## Provided passage:
** start **
The cards were shuffled at the start. The cards and odds don't change after cards have been played. If it's 3 Fascist policies, there's a 88% chance someone dropped. Which probably means 2 fascist players in play together

You're talking about there being 2 Ls left in the pack, but me and ZFR both know there's only 1, as we've seen 4 Ls on the board and one go to the discard (Well, ZFR might have put another L in the discard, and he might think the same about me and GRW or RWG might have put the 6th L in the discard we don't know but anyway)

Unless you think me and zfr are both lying you must calculate on the premise that there is maximum 1 L left.

You're wrong.

Here is a hint: Assume everyone was telling the truth. Suppose we open 3 more cards and they are F, F and F. What is the probability of the remaining two cards being LL. Is it 100%? Or is it 12.3% because that's the chance that two L cards were at the back of the deck?

5 cards left. 4F, 1L. Probability is: 60% FFL, 40% FFF.

Well, nice. I'd be willing to try to play the last L, if RFG hands me one. But let's be real: a government of two unknowns isn't going through at this point. Let's circle back to GR+RW. That's a tested government.
** end **
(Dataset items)
** start **
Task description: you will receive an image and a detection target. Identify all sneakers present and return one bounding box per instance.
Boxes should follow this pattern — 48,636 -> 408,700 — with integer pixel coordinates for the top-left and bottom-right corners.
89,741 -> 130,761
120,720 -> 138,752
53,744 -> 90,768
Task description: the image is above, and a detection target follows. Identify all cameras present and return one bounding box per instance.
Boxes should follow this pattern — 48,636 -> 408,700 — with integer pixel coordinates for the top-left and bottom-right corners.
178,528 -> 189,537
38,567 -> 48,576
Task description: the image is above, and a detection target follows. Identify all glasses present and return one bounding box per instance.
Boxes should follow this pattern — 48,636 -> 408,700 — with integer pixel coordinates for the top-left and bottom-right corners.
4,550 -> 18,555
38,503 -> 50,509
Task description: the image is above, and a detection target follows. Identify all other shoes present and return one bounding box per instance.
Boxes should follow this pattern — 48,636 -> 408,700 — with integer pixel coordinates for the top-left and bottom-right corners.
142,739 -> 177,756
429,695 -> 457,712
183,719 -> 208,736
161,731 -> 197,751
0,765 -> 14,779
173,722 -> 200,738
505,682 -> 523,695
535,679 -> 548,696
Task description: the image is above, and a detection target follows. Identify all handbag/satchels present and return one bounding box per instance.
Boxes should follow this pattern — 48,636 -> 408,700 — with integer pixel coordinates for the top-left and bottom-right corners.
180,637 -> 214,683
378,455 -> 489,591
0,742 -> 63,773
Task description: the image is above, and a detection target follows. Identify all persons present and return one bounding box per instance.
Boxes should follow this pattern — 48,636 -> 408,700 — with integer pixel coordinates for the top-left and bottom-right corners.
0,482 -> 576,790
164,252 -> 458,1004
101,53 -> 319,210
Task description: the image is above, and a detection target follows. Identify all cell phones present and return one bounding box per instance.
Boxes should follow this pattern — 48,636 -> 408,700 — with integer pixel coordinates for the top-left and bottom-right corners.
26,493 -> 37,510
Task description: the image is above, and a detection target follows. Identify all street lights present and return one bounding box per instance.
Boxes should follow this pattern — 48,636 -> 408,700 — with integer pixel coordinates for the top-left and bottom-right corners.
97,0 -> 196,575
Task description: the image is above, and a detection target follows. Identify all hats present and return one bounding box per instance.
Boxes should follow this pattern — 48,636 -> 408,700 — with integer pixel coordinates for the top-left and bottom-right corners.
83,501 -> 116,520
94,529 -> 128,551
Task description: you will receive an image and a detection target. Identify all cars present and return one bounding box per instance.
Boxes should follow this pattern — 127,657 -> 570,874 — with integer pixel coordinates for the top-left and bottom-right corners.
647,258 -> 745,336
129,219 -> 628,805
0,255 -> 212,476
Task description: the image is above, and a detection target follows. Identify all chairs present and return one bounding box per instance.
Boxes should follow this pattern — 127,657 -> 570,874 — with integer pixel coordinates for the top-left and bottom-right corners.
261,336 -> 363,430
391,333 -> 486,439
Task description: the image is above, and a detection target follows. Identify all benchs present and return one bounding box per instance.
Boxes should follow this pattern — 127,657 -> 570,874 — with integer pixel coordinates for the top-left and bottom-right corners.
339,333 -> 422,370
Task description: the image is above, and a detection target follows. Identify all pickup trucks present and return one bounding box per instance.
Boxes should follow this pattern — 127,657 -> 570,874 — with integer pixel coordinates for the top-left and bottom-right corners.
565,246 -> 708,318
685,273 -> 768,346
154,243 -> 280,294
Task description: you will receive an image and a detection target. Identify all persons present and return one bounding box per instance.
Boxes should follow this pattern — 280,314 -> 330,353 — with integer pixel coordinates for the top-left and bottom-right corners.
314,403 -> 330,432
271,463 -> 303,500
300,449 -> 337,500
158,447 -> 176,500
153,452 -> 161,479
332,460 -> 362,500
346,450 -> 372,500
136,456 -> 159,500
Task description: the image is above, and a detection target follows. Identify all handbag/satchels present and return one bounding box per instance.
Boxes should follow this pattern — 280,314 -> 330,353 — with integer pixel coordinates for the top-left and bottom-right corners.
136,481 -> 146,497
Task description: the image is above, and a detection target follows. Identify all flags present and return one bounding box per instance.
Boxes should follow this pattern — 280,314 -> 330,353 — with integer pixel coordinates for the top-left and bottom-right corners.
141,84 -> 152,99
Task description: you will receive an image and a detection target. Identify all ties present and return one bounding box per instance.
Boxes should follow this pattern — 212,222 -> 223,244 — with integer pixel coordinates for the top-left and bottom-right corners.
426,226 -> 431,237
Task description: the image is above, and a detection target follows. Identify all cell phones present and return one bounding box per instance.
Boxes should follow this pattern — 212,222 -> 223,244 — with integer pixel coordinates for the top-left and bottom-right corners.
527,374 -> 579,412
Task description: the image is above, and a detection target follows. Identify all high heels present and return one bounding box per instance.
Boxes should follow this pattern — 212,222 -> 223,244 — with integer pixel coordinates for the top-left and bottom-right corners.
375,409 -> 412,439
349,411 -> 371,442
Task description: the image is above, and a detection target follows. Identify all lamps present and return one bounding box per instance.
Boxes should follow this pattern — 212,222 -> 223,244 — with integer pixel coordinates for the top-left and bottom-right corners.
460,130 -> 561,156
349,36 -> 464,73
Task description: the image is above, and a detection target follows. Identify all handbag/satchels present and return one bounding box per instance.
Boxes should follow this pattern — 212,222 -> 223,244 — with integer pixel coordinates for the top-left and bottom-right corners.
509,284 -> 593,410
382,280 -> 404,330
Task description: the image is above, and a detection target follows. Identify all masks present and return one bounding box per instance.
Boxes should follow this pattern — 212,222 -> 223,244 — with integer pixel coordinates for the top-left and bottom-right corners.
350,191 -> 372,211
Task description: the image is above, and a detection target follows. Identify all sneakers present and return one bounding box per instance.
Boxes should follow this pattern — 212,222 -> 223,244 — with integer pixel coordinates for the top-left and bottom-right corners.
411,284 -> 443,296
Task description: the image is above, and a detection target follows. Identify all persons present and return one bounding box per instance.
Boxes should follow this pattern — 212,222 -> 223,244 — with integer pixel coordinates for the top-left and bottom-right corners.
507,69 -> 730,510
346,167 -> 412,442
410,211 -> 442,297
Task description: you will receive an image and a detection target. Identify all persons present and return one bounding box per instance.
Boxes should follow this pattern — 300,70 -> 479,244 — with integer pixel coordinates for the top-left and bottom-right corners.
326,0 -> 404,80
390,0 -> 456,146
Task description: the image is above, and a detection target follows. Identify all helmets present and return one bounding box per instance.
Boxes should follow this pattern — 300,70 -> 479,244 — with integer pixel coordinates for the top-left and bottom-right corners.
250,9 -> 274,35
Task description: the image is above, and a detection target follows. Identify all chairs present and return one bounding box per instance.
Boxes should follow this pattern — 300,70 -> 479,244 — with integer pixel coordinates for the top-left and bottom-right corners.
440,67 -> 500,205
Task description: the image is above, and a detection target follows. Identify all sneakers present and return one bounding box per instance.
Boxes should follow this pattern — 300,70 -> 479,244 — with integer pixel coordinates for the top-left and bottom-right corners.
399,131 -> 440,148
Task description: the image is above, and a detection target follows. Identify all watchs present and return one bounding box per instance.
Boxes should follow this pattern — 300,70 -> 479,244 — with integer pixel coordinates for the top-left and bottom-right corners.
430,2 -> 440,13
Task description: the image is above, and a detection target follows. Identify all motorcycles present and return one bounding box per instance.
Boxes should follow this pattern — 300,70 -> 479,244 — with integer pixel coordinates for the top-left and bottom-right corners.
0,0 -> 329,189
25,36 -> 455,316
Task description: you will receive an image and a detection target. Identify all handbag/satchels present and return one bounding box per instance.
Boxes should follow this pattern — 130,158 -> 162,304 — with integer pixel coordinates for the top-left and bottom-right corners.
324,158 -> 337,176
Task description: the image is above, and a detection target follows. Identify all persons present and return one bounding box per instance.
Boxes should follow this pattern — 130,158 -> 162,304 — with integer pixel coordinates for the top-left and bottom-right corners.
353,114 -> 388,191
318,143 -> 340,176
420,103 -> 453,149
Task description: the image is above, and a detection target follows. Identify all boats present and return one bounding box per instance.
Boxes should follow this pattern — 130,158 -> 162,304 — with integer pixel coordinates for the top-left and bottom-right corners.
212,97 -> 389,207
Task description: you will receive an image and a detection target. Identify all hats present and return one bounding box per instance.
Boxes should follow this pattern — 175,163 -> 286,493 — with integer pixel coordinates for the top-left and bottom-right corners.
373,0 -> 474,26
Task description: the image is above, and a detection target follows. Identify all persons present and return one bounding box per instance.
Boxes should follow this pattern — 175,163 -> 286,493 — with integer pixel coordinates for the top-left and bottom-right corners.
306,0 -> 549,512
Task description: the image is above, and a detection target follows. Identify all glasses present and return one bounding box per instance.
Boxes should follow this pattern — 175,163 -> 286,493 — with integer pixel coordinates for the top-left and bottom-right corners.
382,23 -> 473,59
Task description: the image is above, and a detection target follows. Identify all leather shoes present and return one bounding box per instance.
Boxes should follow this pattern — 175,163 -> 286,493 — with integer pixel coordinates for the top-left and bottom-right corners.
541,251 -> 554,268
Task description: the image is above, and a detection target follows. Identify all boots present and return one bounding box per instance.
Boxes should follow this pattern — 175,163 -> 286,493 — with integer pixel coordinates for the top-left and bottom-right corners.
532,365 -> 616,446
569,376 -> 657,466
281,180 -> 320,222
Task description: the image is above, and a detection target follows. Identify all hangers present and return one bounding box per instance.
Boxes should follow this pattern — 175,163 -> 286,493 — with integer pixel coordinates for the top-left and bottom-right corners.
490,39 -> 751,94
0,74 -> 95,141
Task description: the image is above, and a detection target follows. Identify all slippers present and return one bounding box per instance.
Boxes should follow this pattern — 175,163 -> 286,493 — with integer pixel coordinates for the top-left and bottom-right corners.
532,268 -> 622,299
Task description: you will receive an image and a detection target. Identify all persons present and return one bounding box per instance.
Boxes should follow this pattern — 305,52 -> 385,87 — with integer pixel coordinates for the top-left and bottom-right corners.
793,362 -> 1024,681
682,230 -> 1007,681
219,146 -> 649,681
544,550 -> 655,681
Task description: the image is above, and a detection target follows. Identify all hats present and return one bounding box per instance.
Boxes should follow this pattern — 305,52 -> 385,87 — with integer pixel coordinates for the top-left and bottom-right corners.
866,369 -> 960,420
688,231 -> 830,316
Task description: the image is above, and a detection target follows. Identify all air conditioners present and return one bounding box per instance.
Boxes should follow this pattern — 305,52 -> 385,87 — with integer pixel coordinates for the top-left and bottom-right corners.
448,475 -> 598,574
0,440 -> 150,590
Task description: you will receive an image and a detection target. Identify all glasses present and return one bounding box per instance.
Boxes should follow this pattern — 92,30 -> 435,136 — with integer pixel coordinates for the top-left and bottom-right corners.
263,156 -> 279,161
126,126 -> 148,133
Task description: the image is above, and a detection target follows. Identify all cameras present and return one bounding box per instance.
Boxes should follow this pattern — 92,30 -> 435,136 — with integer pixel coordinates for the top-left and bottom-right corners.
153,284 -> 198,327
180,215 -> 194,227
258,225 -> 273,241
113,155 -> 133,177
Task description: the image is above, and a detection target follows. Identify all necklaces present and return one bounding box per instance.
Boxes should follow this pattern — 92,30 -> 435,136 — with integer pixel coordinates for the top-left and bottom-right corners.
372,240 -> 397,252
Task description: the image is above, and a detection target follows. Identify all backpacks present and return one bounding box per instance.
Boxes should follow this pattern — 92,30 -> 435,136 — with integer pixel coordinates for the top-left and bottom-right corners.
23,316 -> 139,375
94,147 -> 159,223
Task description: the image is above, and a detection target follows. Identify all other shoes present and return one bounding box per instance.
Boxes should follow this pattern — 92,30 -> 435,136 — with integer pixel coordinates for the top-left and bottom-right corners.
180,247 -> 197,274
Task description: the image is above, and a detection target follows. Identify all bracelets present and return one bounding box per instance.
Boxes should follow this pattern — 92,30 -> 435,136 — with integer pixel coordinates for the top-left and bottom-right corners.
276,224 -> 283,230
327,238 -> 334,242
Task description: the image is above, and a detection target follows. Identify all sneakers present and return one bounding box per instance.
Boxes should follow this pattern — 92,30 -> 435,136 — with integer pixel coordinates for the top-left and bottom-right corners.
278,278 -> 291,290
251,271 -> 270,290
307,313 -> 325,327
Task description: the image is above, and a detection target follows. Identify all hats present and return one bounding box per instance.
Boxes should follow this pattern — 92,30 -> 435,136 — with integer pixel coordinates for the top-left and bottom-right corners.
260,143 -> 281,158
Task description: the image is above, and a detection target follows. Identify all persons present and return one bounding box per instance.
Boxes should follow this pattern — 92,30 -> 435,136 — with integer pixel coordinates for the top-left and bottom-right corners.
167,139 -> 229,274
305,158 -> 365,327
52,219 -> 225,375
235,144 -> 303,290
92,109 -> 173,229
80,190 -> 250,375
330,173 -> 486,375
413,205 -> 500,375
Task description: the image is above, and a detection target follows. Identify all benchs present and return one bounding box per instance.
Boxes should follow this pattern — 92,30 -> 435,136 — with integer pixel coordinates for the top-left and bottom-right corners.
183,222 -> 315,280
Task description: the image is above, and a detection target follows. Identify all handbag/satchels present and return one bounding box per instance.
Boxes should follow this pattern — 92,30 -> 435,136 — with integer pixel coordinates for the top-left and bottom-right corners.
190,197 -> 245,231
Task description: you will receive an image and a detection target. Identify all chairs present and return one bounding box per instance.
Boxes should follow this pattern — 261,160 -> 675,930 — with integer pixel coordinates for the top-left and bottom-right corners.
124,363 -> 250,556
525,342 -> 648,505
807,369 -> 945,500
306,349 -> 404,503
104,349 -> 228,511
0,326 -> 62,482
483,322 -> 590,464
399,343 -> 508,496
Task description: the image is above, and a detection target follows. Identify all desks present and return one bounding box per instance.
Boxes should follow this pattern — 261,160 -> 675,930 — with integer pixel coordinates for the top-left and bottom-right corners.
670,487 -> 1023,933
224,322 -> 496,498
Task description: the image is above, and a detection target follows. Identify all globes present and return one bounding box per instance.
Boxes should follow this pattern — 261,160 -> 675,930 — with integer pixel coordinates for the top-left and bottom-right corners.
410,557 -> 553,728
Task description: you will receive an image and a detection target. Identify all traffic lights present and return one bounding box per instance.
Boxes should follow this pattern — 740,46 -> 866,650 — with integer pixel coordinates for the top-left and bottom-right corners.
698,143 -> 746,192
** end **
## What to work on:
#1 Set down the part of the card-odds thread between "You're wrong." and "FFL, 40% FFF.", inclusive, word for word.
#2 In the card-odds thread, how many L cards have been seen on the board?
#3 Extend the card-odds thread from where it stops.
The material is separate from the card-odds thread.

## Answers to each task:
#1
You're wrong.

Here is a hint: Assume everyone was telling the truth. Suppose we open 3 more cards and they are F, F and F. What is the probability of the remaining two cards being LL. Is it 100%? Or is it 12.3% because that's the chance that two L cards were at the back of the deck?

5 cards left. 4F, 1L. Probability is: 60% FFL, 40% FFF.

#2 Four.

#3
Game (Rager/R) Warehall

There's 6 Liberal policies in the deck, not 5

So odds change as events happen, okay makes sense. From the observer position though the odds remain that 88% chance that a 5 Liberal Policy happened and there's an assumption that someone dropped a card. It's general play to freeze the player who passes fascist policy but it can be any 4 of the players who played.

I imagine the odds of this happening is influenced by the odds of 4 Liberal players playing in tandem occuring. But given the latter is quite a low probability we can stick to the 88% chance I feel.

First off your odds are greatly off...
At the start of the game, neglecting any draws, the odds of FFF are 24.3%...(11/17)*(10/16)*(9/15)=33/136

Those odds would apply to any set of 3 cards if you are ignoring reported draws. But given that 4 Liberal policies have been passed, reported data should be reliable. Worse case, a Fascist President drew 2 L's and underreported it, meaning there are no L's left in the deck, not the other way around.

If ZFR were Fascist or Hitler, he likely still passes LF so he can underreport and pass shade on the next government. We have accounted for 5 Ls. There is at most 1 left in the deck with 5 cards remaining.

On Secrethitler.io the general consensus is that the chance of a 5 liberal policy deck is 88%. Do you dispute this? Because most players believe it

And experiencing several games daily I will state most games are 5 liberal policy decks.Some are 6 policies, some are 4, occasionally 3

So I think you're wrong.

I gave you the odds...
I showed you exactly how to derive them yourself...
For a set of 3 to lack a Liberal policy they have to all be Fascist.
The deck starts with 11 Fascist policies and 6 Liberal policies out of 17 total.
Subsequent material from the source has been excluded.